• **Directive**
Copy out all of the following material word for word, keeping every line unchanged.

• **Record extracts**
***
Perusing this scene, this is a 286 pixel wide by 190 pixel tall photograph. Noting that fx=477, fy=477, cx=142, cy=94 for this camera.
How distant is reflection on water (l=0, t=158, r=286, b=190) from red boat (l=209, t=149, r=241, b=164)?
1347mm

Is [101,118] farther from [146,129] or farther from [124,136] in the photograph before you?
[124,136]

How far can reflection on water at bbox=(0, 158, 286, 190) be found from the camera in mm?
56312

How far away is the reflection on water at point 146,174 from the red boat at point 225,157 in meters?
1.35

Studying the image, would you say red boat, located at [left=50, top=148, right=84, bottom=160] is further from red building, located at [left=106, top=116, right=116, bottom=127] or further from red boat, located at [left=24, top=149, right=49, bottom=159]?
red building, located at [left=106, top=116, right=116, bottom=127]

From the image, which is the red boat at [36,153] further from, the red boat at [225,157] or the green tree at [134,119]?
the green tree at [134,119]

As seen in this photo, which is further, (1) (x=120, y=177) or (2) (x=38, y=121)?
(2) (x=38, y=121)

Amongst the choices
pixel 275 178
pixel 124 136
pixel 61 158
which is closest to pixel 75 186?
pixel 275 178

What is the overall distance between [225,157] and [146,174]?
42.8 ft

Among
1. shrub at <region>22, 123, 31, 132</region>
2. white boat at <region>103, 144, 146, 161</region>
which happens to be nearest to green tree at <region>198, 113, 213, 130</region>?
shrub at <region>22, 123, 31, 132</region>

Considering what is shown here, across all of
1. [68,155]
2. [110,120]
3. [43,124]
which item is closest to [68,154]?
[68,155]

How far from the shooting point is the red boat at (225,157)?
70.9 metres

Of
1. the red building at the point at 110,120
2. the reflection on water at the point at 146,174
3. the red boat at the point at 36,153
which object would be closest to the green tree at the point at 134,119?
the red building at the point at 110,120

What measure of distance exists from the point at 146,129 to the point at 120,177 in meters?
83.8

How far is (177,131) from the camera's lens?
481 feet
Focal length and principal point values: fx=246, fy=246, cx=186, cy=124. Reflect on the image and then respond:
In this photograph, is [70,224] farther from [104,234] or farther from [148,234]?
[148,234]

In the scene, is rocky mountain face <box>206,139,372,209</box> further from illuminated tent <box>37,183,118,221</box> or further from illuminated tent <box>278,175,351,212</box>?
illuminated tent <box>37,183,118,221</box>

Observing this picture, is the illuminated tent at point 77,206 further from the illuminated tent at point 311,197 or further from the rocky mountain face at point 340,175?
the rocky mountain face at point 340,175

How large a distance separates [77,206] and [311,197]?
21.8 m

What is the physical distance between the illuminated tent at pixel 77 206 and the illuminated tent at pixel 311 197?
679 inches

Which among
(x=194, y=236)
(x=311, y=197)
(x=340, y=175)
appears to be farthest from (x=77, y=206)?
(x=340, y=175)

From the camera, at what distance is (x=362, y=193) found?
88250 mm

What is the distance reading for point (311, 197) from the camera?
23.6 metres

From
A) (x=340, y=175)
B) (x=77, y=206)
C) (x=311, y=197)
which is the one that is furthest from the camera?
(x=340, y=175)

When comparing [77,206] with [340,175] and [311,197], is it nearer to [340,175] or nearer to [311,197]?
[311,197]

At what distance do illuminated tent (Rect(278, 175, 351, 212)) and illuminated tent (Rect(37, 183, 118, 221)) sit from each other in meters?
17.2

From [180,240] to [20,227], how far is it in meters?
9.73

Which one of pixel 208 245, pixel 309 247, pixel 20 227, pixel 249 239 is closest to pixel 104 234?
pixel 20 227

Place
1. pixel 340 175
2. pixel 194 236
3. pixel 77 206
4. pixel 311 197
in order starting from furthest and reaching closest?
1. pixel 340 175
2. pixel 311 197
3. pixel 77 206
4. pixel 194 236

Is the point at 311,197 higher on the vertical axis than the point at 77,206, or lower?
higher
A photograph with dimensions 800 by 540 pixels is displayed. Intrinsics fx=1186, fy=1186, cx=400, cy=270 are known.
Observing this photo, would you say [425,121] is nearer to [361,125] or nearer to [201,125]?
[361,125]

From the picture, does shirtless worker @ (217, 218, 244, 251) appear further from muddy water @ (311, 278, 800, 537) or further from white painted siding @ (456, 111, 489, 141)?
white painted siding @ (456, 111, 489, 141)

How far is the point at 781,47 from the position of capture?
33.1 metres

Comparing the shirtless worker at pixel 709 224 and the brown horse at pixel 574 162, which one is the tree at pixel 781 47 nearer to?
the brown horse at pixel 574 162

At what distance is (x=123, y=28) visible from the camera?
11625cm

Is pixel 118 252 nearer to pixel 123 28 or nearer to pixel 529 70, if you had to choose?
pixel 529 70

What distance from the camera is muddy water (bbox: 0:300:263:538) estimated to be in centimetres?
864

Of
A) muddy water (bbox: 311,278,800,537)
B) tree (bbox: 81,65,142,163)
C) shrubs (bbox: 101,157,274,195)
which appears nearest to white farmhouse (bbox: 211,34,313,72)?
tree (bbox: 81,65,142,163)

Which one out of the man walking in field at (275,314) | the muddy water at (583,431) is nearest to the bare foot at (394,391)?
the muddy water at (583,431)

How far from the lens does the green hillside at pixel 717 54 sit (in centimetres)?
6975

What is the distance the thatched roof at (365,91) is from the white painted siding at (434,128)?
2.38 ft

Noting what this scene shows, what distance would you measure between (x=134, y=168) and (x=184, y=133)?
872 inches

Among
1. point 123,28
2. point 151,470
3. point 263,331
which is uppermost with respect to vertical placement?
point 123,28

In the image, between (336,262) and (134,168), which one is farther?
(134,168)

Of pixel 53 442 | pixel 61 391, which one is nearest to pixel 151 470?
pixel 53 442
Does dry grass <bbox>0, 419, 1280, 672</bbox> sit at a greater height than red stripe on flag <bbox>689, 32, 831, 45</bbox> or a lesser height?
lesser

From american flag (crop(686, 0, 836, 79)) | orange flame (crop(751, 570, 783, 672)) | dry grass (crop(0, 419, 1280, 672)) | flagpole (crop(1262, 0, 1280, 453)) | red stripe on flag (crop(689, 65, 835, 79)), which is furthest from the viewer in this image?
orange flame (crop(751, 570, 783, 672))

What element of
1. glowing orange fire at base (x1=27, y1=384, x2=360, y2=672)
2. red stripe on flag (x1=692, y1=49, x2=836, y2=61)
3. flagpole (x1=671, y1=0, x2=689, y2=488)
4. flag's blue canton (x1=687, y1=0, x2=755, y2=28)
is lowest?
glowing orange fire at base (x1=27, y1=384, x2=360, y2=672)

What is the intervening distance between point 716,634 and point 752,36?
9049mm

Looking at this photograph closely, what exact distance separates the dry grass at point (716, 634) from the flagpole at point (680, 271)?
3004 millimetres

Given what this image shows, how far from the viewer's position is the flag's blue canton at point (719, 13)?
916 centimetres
***
• **Written solution**
Perusing this scene, this is a 286 pixel wide by 190 pixel tall photograph. Noting that fx=477, fy=477, cx=142, cy=94 for this camera.
How distant is reflection on water (l=0, t=158, r=286, b=190) from red boat (l=209, t=149, r=241, b=164)?
1347mm

Is [101,118] farther from [146,129] or farther from [124,136] in the photograph before you?
[124,136]

How far can reflection on water at bbox=(0, 158, 286, 190) be found from the camera in mm?
56312

How far away is the reflection on water at point 146,174 from the red boat at point 225,157 in meters?
1.35

Studying the image, would you say red boat, located at [left=50, top=148, right=84, bottom=160] is further from red building, located at [left=106, top=116, right=116, bottom=127] or further from red boat, located at [left=24, top=149, right=49, bottom=159]?
red building, located at [left=106, top=116, right=116, bottom=127]

From the image, which is the red boat at [36,153] further from, the red boat at [225,157] or the green tree at [134,119]?
the green tree at [134,119]

As seen in this photo, which is further, (1) (x=120, y=177) or (2) (x=38, y=121)?
(2) (x=38, y=121)

Amongst the choices
pixel 275 178
pixel 124 136
pixel 61 158
which is closest to pixel 75 186?
pixel 275 178

What is the overall distance between [225,157] and [146,174]?
42.8 ft

Among
1. shrub at <region>22, 123, 31, 132</region>
2. white boat at <region>103, 144, 146, 161</region>
which happens to be nearest to green tree at <region>198, 113, 213, 130</region>?
shrub at <region>22, 123, 31, 132</region>

Considering what is shown here, across all of
1. [68,155]
2. [110,120]
3. [43,124]
which item is closest to [68,154]?
[68,155]

How far from the shooting point is the red boat at (225,157)?
70.9 metres

Of
1. the red building at the point at 110,120
2. the reflection on water at the point at 146,174
3. the red boat at the point at 36,153
which object would be closest to the green tree at the point at 134,119?
the red building at the point at 110,120

What measure of distance exists from the point at 146,129 to the point at 120,177 in meters?
83.8

How far is (177,131) from the camera's lens?
481 feet
Focal length and principal point values: fx=246, fy=246, cx=186, cy=124. Reflect on the image and then respond:
In this photograph, is [70,224] farther from [104,234] or farther from [148,234]?
[148,234]

In the scene, is rocky mountain face <box>206,139,372,209</box> further from illuminated tent <box>37,183,118,221</box> or further from illuminated tent <box>278,175,351,212</box>?
illuminated tent <box>37,183,118,221</box>

Observing this picture, is the illuminated tent at point 77,206 further from the illuminated tent at point 311,197 or further from the rocky mountain face at point 340,175?
the rocky mountain face at point 340,175

How large a distance separates [77,206] and [311,197]?
21.8 m

What is the physical distance between the illuminated tent at pixel 77 206 and the illuminated tent at pixel 311 197?
679 inches

Which among
(x=194, y=236)
(x=311, y=197)
(x=340, y=175)
appears to be farthest from (x=77, y=206)?
(x=340, y=175)

From the camera, at what distance is (x=362, y=193) found?
88250 mm

What is the distance reading for point (311, 197) from the camera?
23.6 metres

From
A) (x=340, y=175)
B) (x=77, y=206)
C) (x=311, y=197)
which is the one that is furthest from the camera?
(x=340, y=175)

When comparing [77,206] with [340,175] and [311,197], is it nearer to [340,175] or nearer to [311,197]?
[311,197]

At what distance do illuminated tent (Rect(278, 175, 351, 212)) and illuminated tent (Rect(37, 183, 118, 221)) sit from each other in meters?
17.2

From [180,240] to [20,227], how far is it in meters?
9.73

Which one of pixel 208 245, pixel 309 247, pixel 20 227, pixel 249 239 is closest to pixel 104 234?
pixel 20 227

Place
1. pixel 340 175
2. pixel 194 236
3. pixel 77 206
4. pixel 311 197
in order starting from furthest and reaching closest?
1. pixel 340 175
2. pixel 311 197
3. pixel 77 206
4. pixel 194 236

Is the point at 311,197 higher on the vertical axis than the point at 77,206, or lower?
higher
A photograph with dimensions 800 by 540 pixels is displayed. Intrinsics fx=1186, fy=1186, cx=400, cy=270 are known.
Observing this photo, would you say [425,121] is nearer to [361,125] or nearer to [201,125]?
[361,125]

From the picture, does shirtless worker @ (217, 218, 244, 251) appear further from muddy water @ (311, 278, 800, 537) or further from white painted siding @ (456, 111, 489, 141)?
white painted siding @ (456, 111, 489, 141)

How far is the point at 781,47 from the position of capture?
33.1 metres

Comparing the shirtless worker at pixel 709 224 and the brown horse at pixel 574 162, which one is the tree at pixel 781 47 nearer to?
the brown horse at pixel 574 162

At what distance is (x=123, y=28) visible from the camera?
11625cm

Is pixel 118 252 nearer to pixel 123 28 or nearer to pixel 529 70, if you had to choose?
pixel 529 70

What distance from the camera is muddy water (bbox: 0:300:263:538) estimated to be in centimetres?
864

Of
A) muddy water (bbox: 311,278,800,537)
B) tree (bbox: 81,65,142,163)
C) shrubs (bbox: 101,157,274,195)
which appears nearest to white farmhouse (bbox: 211,34,313,72)?
tree (bbox: 81,65,142,163)

Which one out of the man walking in field at (275,314) | the muddy water at (583,431) is nearest to the bare foot at (394,391)?
the muddy water at (583,431)

How far from the lens does the green hillside at pixel 717 54 sit (in centimetres)?
6975

What is the distance the thatched roof at (365,91) is from the white painted siding at (434,128)?
2.38 ft

Noting what this scene shows, what distance would you measure between (x=134, y=168) and (x=184, y=133)?
872 inches

Among
1. point 123,28
2. point 151,470
3. point 263,331
which is uppermost with respect to vertical placement?
point 123,28

In the image, between (336,262) and (134,168), which one is farther?
(134,168)

Of pixel 53 442 | pixel 61 391, which one is nearest to pixel 151 470?
pixel 53 442
Does dry grass <bbox>0, 419, 1280, 672</bbox> sit at a greater height than red stripe on flag <bbox>689, 32, 831, 45</bbox> or a lesser height?
lesser

From american flag (crop(686, 0, 836, 79)) | orange flame (crop(751, 570, 783, 672)) | dry grass (crop(0, 419, 1280, 672)) | flagpole (crop(1262, 0, 1280, 453)) | red stripe on flag (crop(689, 65, 835, 79)), which is furthest from the viewer in this image?
orange flame (crop(751, 570, 783, 672))

What element of
1. glowing orange fire at base (x1=27, y1=384, x2=360, y2=672)
2. red stripe on flag (x1=692, y1=49, x2=836, y2=61)
3. flagpole (x1=671, y1=0, x2=689, y2=488)
4. flag's blue canton (x1=687, y1=0, x2=755, y2=28)
is lowest?
glowing orange fire at base (x1=27, y1=384, x2=360, y2=672)

What is the intervening distance between point 716,634 and point 752,36?
9049mm

Looking at this photograph closely, what exact distance separates the dry grass at point (716, 634) from the flagpole at point (680, 271)?
3004 millimetres

Given what this image shows, how far from the viewer's position is the flag's blue canton at point (719, 13)?
916 centimetres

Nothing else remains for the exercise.